The authors are with the Department of Psychiatry, Yale University School of Medicine, New Haven, Connecticut.
Psychiatr Serv. 2018 Jan 1;69(1):112-116. doi: 10.1176/appi.ps.201700194. Epub 2017 Oct 16.
There has been increasing interest within psychiatry in the concept of multimorbidity because psychiatric patients typically present with multiple concurrent disorders, these disorders mutually exacerbate one another, and their interaction shapes treatment options. Metrics have not been developed to document multimorbidity in psychiatric clinical practice.
Four classes of indicators relevant to multimorbidity were defined and evaluated among veterans treated in mental health specialty clinics nationally in the Veterans Health Administration (VHA) in fiscal year 2012.
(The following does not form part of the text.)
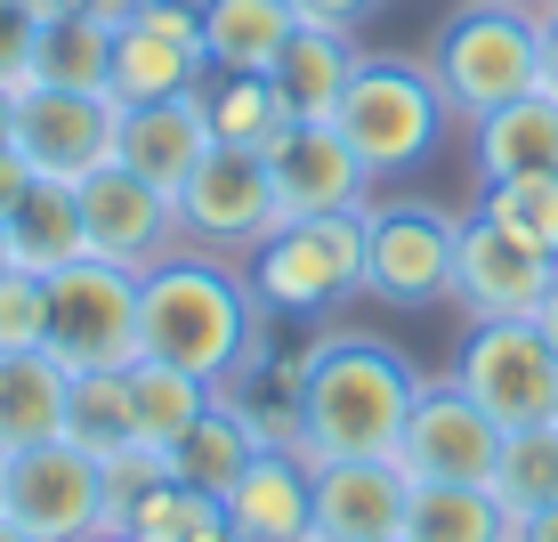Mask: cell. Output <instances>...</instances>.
<instances>
[{"mask_svg": "<svg viewBox=\"0 0 558 542\" xmlns=\"http://www.w3.org/2000/svg\"><path fill=\"white\" fill-rule=\"evenodd\" d=\"M73 195H82L89 260H113V267H130V276H146L154 260H170V251L186 243V236H179V195L146 186L138 170H122V162L89 170Z\"/></svg>", "mask_w": 558, "mask_h": 542, "instance_id": "cell-14", "label": "cell"}, {"mask_svg": "<svg viewBox=\"0 0 558 542\" xmlns=\"http://www.w3.org/2000/svg\"><path fill=\"white\" fill-rule=\"evenodd\" d=\"M534 324H543V340L558 348V276H550V292H543V308H534Z\"/></svg>", "mask_w": 558, "mask_h": 542, "instance_id": "cell-41", "label": "cell"}, {"mask_svg": "<svg viewBox=\"0 0 558 542\" xmlns=\"http://www.w3.org/2000/svg\"><path fill=\"white\" fill-rule=\"evenodd\" d=\"M421 381L389 340L373 333H332L307 340V373H300V437L292 454L316 461H380L405 437V413L421 397Z\"/></svg>", "mask_w": 558, "mask_h": 542, "instance_id": "cell-2", "label": "cell"}, {"mask_svg": "<svg viewBox=\"0 0 558 542\" xmlns=\"http://www.w3.org/2000/svg\"><path fill=\"white\" fill-rule=\"evenodd\" d=\"M203 113H210V138L219 146H259V154L292 130V106H283L276 73H210Z\"/></svg>", "mask_w": 558, "mask_h": 542, "instance_id": "cell-26", "label": "cell"}, {"mask_svg": "<svg viewBox=\"0 0 558 542\" xmlns=\"http://www.w3.org/2000/svg\"><path fill=\"white\" fill-rule=\"evenodd\" d=\"M558 276V260H543L534 243H518L510 227H494L486 210H470L453 236V292L446 308H461L470 324H494V316H534Z\"/></svg>", "mask_w": 558, "mask_h": 542, "instance_id": "cell-13", "label": "cell"}, {"mask_svg": "<svg viewBox=\"0 0 558 542\" xmlns=\"http://www.w3.org/2000/svg\"><path fill=\"white\" fill-rule=\"evenodd\" d=\"M33 82H57V89H106V82H113V25H106V16H41Z\"/></svg>", "mask_w": 558, "mask_h": 542, "instance_id": "cell-29", "label": "cell"}, {"mask_svg": "<svg viewBox=\"0 0 558 542\" xmlns=\"http://www.w3.org/2000/svg\"><path fill=\"white\" fill-rule=\"evenodd\" d=\"M219 502L235 542H316V470L292 445H259Z\"/></svg>", "mask_w": 558, "mask_h": 542, "instance_id": "cell-17", "label": "cell"}, {"mask_svg": "<svg viewBox=\"0 0 558 542\" xmlns=\"http://www.w3.org/2000/svg\"><path fill=\"white\" fill-rule=\"evenodd\" d=\"M276 227H283V203H276V179H267V154L210 138L195 179L179 186V236L195 251H219V260H252Z\"/></svg>", "mask_w": 558, "mask_h": 542, "instance_id": "cell-7", "label": "cell"}, {"mask_svg": "<svg viewBox=\"0 0 558 542\" xmlns=\"http://www.w3.org/2000/svg\"><path fill=\"white\" fill-rule=\"evenodd\" d=\"M0 267H16V260H9V227H0Z\"/></svg>", "mask_w": 558, "mask_h": 542, "instance_id": "cell-44", "label": "cell"}, {"mask_svg": "<svg viewBox=\"0 0 558 542\" xmlns=\"http://www.w3.org/2000/svg\"><path fill=\"white\" fill-rule=\"evenodd\" d=\"M89 542H138V534H89Z\"/></svg>", "mask_w": 558, "mask_h": 542, "instance_id": "cell-45", "label": "cell"}, {"mask_svg": "<svg viewBox=\"0 0 558 542\" xmlns=\"http://www.w3.org/2000/svg\"><path fill=\"white\" fill-rule=\"evenodd\" d=\"M33 49H41V9L33 0H0V89L33 82Z\"/></svg>", "mask_w": 558, "mask_h": 542, "instance_id": "cell-35", "label": "cell"}, {"mask_svg": "<svg viewBox=\"0 0 558 542\" xmlns=\"http://www.w3.org/2000/svg\"><path fill=\"white\" fill-rule=\"evenodd\" d=\"M203 154H210L203 89H186V98H154V106H122V130H113V162L138 170L146 186L179 195V186L195 179Z\"/></svg>", "mask_w": 558, "mask_h": 542, "instance_id": "cell-18", "label": "cell"}, {"mask_svg": "<svg viewBox=\"0 0 558 542\" xmlns=\"http://www.w3.org/2000/svg\"><path fill=\"white\" fill-rule=\"evenodd\" d=\"M413 478L397 454L380 461H316V542H389L405 534Z\"/></svg>", "mask_w": 558, "mask_h": 542, "instance_id": "cell-16", "label": "cell"}, {"mask_svg": "<svg viewBox=\"0 0 558 542\" xmlns=\"http://www.w3.org/2000/svg\"><path fill=\"white\" fill-rule=\"evenodd\" d=\"M470 162H477V186L518 179V170H558V98L550 89H526V98L477 113L470 122Z\"/></svg>", "mask_w": 558, "mask_h": 542, "instance_id": "cell-19", "label": "cell"}, {"mask_svg": "<svg viewBox=\"0 0 558 542\" xmlns=\"http://www.w3.org/2000/svg\"><path fill=\"white\" fill-rule=\"evenodd\" d=\"M453 236L461 219L437 203H364V300L437 308L453 292Z\"/></svg>", "mask_w": 558, "mask_h": 542, "instance_id": "cell-9", "label": "cell"}, {"mask_svg": "<svg viewBox=\"0 0 558 542\" xmlns=\"http://www.w3.org/2000/svg\"><path fill=\"white\" fill-rule=\"evenodd\" d=\"M397 461H405L413 486H486L494 461H502V421L486 413L461 381H421L405 437H397Z\"/></svg>", "mask_w": 558, "mask_h": 542, "instance_id": "cell-11", "label": "cell"}, {"mask_svg": "<svg viewBox=\"0 0 558 542\" xmlns=\"http://www.w3.org/2000/svg\"><path fill=\"white\" fill-rule=\"evenodd\" d=\"M510 527L494 486H413L405 510V542H510Z\"/></svg>", "mask_w": 558, "mask_h": 542, "instance_id": "cell-28", "label": "cell"}, {"mask_svg": "<svg viewBox=\"0 0 558 542\" xmlns=\"http://www.w3.org/2000/svg\"><path fill=\"white\" fill-rule=\"evenodd\" d=\"M494 502L510 518H534L558 502V421H534V430H502V461H494Z\"/></svg>", "mask_w": 558, "mask_h": 542, "instance_id": "cell-31", "label": "cell"}, {"mask_svg": "<svg viewBox=\"0 0 558 542\" xmlns=\"http://www.w3.org/2000/svg\"><path fill=\"white\" fill-rule=\"evenodd\" d=\"M453 381L486 405L502 430H534V421H558V348L543 340L534 316H494L470 324L453 357Z\"/></svg>", "mask_w": 558, "mask_h": 542, "instance_id": "cell-8", "label": "cell"}, {"mask_svg": "<svg viewBox=\"0 0 558 542\" xmlns=\"http://www.w3.org/2000/svg\"><path fill=\"white\" fill-rule=\"evenodd\" d=\"M543 89L558 98V9H543Z\"/></svg>", "mask_w": 558, "mask_h": 542, "instance_id": "cell-40", "label": "cell"}, {"mask_svg": "<svg viewBox=\"0 0 558 542\" xmlns=\"http://www.w3.org/2000/svg\"><path fill=\"white\" fill-rule=\"evenodd\" d=\"M0 478H9V454H0Z\"/></svg>", "mask_w": 558, "mask_h": 542, "instance_id": "cell-47", "label": "cell"}, {"mask_svg": "<svg viewBox=\"0 0 558 542\" xmlns=\"http://www.w3.org/2000/svg\"><path fill=\"white\" fill-rule=\"evenodd\" d=\"M65 437L82 445V454H122L130 445V364L122 373H73L65 389Z\"/></svg>", "mask_w": 558, "mask_h": 542, "instance_id": "cell-33", "label": "cell"}, {"mask_svg": "<svg viewBox=\"0 0 558 542\" xmlns=\"http://www.w3.org/2000/svg\"><path fill=\"white\" fill-rule=\"evenodd\" d=\"M0 518L33 542H89L106 518V461L82 454L73 437L25 445L9 454V478H0Z\"/></svg>", "mask_w": 558, "mask_h": 542, "instance_id": "cell-10", "label": "cell"}, {"mask_svg": "<svg viewBox=\"0 0 558 542\" xmlns=\"http://www.w3.org/2000/svg\"><path fill=\"white\" fill-rule=\"evenodd\" d=\"M252 292L276 316H324L349 292H364V210H324V219H283L252 260Z\"/></svg>", "mask_w": 558, "mask_h": 542, "instance_id": "cell-5", "label": "cell"}, {"mask_svg": "<svg viewBox=\"0 0 558 542\" xmlns=\"http://www.w3.org/2000/svg\"><path fill=\"white\" fill-rule=\"evenodd\" d=\"M130 534L138 542H227V502L162 470L138 502H130Z\"/></svg>", "mask_w": 558, "mask_h": 542, "instance_id": "cell-30", "label": "cell"}, {"mask_svg": "<svg viewBox=\"0 0 558 542\" xmlns=\"http://www.w3.org/2000/svg\"><path fill=\"white\" fill-rule=\"evenodd\" d=\"M0 146H16V89H0Z\"/></svg>", "mask_w": 558, "mask_h": 542, "instance_id": "cell-42", "label": "cell"}, {"mask_svg": "<svg viewBox=\"0 0 558 542\" xmlns=\"http://www.w3.org/2000/svg\"><path fill=\"white\" fill-rule=\"evenodd\" d=\"M389 542H405V534H389Z\"/></svg>", "mask_w": 558, "mask_h": 542, "instance_id": "cell-50", "label": "cell"}, {"mask_svg": "<svg viewBox=\"0 0 558 542\" xmlns=\"http://www.w3.org/2000/svg\"><path fill=\"white\" fill-rule=\"evenodd\" d=\"M33 9H41V16H106V25L122 33V16L138 9V0H33Z\"/></svg>", "mask_w": 558, "mask_h": 542, "instance_id": "cell-37", "label": "cell"}, {"mask_svg": "<svg viewBox=\"0 0 558 542\" xmlns=\"http://www.w3.org/2000/svg\"><path fill=\"white\" fill-rule=\"evenodd\" d=\"M446 98H437L429 65H413V57H356L349 89H340L332 106V130L356 146V162L380 179H405L413 162H429L437 138H446Z\"/></svg>", "mask_w": 558, "mask_h": 542, "instance_id": "cell-4", "label": "cell"}, {"mask_svg": "<svg viewBox=\"0 0 558 542\" xmlns=\"http://www.w3.org/2000/svg\"><path fill=\"white\" fill-rule=\"evenodd\" d=\"M477 210L494 227H510L518 243H534L543 260H558V170H518V179H486Z\"/></svg>", "mask_w": 558, "mask_h": 542, "instance_id": "cell-32", "label": "cell"}, {"mask_svg": "<svg viewBox=\"0 0 558 542\" xmlns=\"http://www.w3.org/2000/svg\"><path fill=\"white\" fill-rule=\"evenodd\" d=\"M210 82V57L186 49V41H162L146 25H122L113 33V82L106 98L113 106H154V98H186V89Z\"/></svg>", "mask_w": 558, "mask_h": 542, "instance_id": "cell-23", "label": "cell"}, {"mask_svg": "<svg viewBox=\"0 0 558 542\" xmlns=\"http://www.w3.org/2000/svg\"><path fill=\"white\" fill-rule=\"evenodd\" d=\"M65 389L73 373L49 348H0V454L65 437Z\"/></svg>", "mask_w": 558, "mask_h": 542, "instance_id": "cell-20", "label": "cell"}, {"mask_svg": "<svg viewBox=\"0 0 558 542\" xmlns=\"http://www.w3.org/2000/svg\"><path fill=\"white\" fill-rule=\"evenodd\" d=\"M41 348L65 373H122L138 364V276L113 260H73L49 276V333Z\"/></svg>", "mask_w": 558, "mask_h": 542, "instance_id": "cell-6", "label": "cell"}, {"mask_svg": "<svg viewBox=\"0 0 558 542\" xmlns=\"http://www.w3.org/2000/svg\"><path fill=\"white\" fill-rule=\"evenodd\" d=\"M25 186H33V162L16 146H0V219H9L16 203H25Z\"/></svg>", "mask_w": 558, "mask_h": 542, "instance_id": "cell-38", "label": "cell"}, {"mask_svg": "<svg viewBox=\"0 0 558 542\" xmlns=\"http://www.w3.org/2000/svg\"><path fill=\"white\" fill-rule=\"evenodd\" d=\"M373 9H380V0H292L300 25H324V33H356Z\"/></svg>", "mask_w": 558, "mask_h": 542, "instance_id": "cell-36", "label": "cell"}, {"mask_svg": "<svg viewBox=\"0 0 558 542\" xmlns=\"http://www.w3.org/2000/svg\"><path fill=\"white\" fill-rule=\"evenodd\" d=\"M356 57H364L356 33H324V25H300L292 41H283V57L267 73H276L292 122H332L340 89H349V73H356Z\"/></svg>", "mask_w": 558, "mask_h": 542, "instance_id": "cell-21", "label": "cell"}, {"mask_svg": "<svg viewBox=\"0 0 558 542\" xmlns=\"http://www.w3.org/2000/svg\"><path fill=\"white\" fill-rule=\"evenodd\" d=\"M227 542H235V534H227Z\"/></svg>", "mask_w": 558, "mask_h": 542, "instance_id": "cell-51", "label": "cell"}, {"mask_svg": "<svg viewBox=\"0 0 558 542\" xmlns=\"http://www.w3.org/2000/svg\"><path fill=\"white\" fill-rule=\"evenodd\" d=\"M210 397H219L210 381L179 373V364H162V357H138V364H130V445L170 454V445L210 413Z\"/></svg>", "mask_w": 558, "mask_h": 542, "instance_id": "cell-25", "label": "cell"}, {"mask_svg": "<svg viewBox=\"0 0 558 542\" xmlns=\"http://www.w3.org/2000/svg\"><path fill=\"white\" fill-rule=\"evenodd\" d=\"M0 542H33V534H16V527H9V518H0Z\"/></svg>", "mask_w": 558, "mask_h": 542, "instance_id": "cell-43", "label": "cell"}, {"mask_svg": "<svg viewBox=\"0 0 558 542\" xmlns=\"http://www.w3.org/2000/svg\"><path fill=\"white\" fill-rule=\"evenodd\" d=\"M429 82L453 122L543 89V9L526 0H461L429 41Z\"/></svg>", "mask_w": 558, "mask_h": 542, "instance_id": "cell-3", "label": "cell"}, {"mask_svg": "<svg viewBox=\"0 0 558 542\" xmlns=\"http://www.w3.org/2000/svg\"><path fill=\"white\" fill-rule=\"evenodd\" d=\"M526 9H543V0H526Z\"/></svg>", "mask_w": 558, "mask_h": 542, "instance_id": "cell-48", "label": "cell"}, {"mask_svg": "<svg viewBox=\"0 0 558 542\" xmlns=\"http://www.w3.org/2000/svg\"><path fill=\"white\" fill-rule=\"evenodd\" d=\"M49 333V276L0 267V348H41Z\"/></svg>", "mask_w": 558, "mask_h": 542, "instance_id": "cell-34", "label": "cell"}, {"mask_svg": "<svg viewBox=\"0 0 558 542\" xmlns=\"http://www.w3.org/2000/svg\"><path fill=\"white\" fill-rule=\"evenodd\" d=\"M267 179H276L283 219H324V210H364L373 203V170L332 122H292L267 146Z\"/></svg>", "mask_w": 558, "mask_h": 542, "instance_id": "cell-15", "label": "cell"}, {"mask_svg": "<svg viewBox=\"0 0 558 542\" xmlns=\"http://www.w3.org/2000/svg\"><path fill=\"white\" fill-rule=\"evenodd\" d=\"M292 33H300L292 0H210V9H203V57H210V73H267Z\"/></svg>", "mask_w": 558, "mask_h": 542, "instance_id": "cell-24", "label": "cell"}, {"mask_svg": "<svg viewBox=\"0 0 558 542\" xmlns=\"http://www.w3.org/2000/svg\"><path fill=\"white\" fill-rule=\"evenodd\" d=\"M259 454V437H252V421L235 413V405L227 397H210V413L195 421V430H186L179 445H170V478H186V486H203V494H227L243 478V461Z\"/></svg>", "mask_w": 558, "mask_h": 542, "instance_id": "cell-27", "label": "cell"}, {"mask_svg": "<svg viewBox=\"0 0 558 542\" xmlns=\"http://www.w3.org/2000/svg\"><path fill=\"white\" fill-rule=\"evenodd\" d=\"M0 227H9V260H16V267H33V276H57V267L89 260L82 195H73V186H57V179H33V186H25V203H16Z\"/></svg>", "mask_w": 558, "mask_h": 542, "instance_id": "cell-22", "label": "cell"}, {"mask_svg": "<svg viewBox=\"0 0 558 542\" xmlns=\"http://www.w3.org/2000/svg\"><path fill=\"white\" fill-rule=\"evenodd\" d=\"M179 9H210V0H179Z\"/></svg>", "mask_w": 558, "mask_h": 542, "instance_id": "cell-46", "label": "cell"}, {"mask_svg": "<svg viewBox=\"0 0 558 542\" xmlns=\"http://www.w3.org/2000/svg\"><path fill=\"white\" fill-rule=\"evenodd\" d=\"M510 542H558V502H550V510H534V518H518Z\"/></svg>", "mask_w": 558, "mask_h": 542, "instance_id": "cell-39", "label": "cell"}, {"mask_svg": "<svg viewBox=\"0 0 558 542\" xmlns=\"http://www.w3.org/2000/svg\"><path fill=\"white\" fill-rule=\"evenodd\" d=\"M113 130H122V106L106 89H57V82L16 89V154L33 162V179L82 186L89 170L113 162Z\"/></svg>", "mask_w": 558, "mask_h": 542, "instance_id": "cell-12", "label": "cell"}, {"mask_svg": "<svg viewBox=\"0 0 558 542\" xmlns=\"http://www.w3.org/2000/svg\"><path fill=\"white\" fill-rule=\"evenodd\" d=\"M543 9H558V0H543Z\"/></svg>", "mask_w": 558, "mask_h": 542, "instance_id": "cell-49", "label": "cell"}, {"mask_svg": "<svg viewBox=\"0 0 558 542\" xmlns=\"http://www.w3.org/2000/svg\"><path fill=\"white\" fill-rule=\"evenodd\" d=\"M267 324H276V308L252 292L243 260L179 243L170 260H154L138 276V348L179 364V373H195V381H210V389H227L235 373L276 357Z\"/></svg>", "mask_w": 558, "mask_h": 542, "instance_id": "cell-1", "label": "cell"}]
</instances>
Of the 843,583 veterans with at least three visits to a specialty mental health clinic, 94.6% had more than one general medical or mental disorder and 77.6% had more than one mental disorder, compared with 30.6% with co-occurring psychiatric and substance use disorders.
Real-world psychiatric care is more accurately approached from the multimorbidity perspective than from the perspective of principal, dual, or comorbid diagnoses.
精神病学领域越来越关注多病共存的概念,因为精神疾病患者通常同时存在多种疾病,这些疾病相互加重,其相互作用影响了治疗方案的选择。目前还没有用于记录精神病学临床实践中多病共存的指标。
在 2012 财政年度,退伍军人健康管理局(VHA)对全国精神健康专科诊所接受治疗的退伍军人进行了研究,定义并评估了与多病共存相关的四类指标。
在至少三次就诊于精神科专科诊所的 843583 名退伍军人中,94.6%的退伍军人患有一种以上的一般医学或精神疾病,77.6%的退伍军人患有一种以上的精神疾病,而同时患有精神障碍和物质使用障碍的退伍军人仅占 30.6%。
从多病共存的角度来看待现实世界中的精神科护理比从主要诊断、双重诊断或共病诊断的角度更为准确。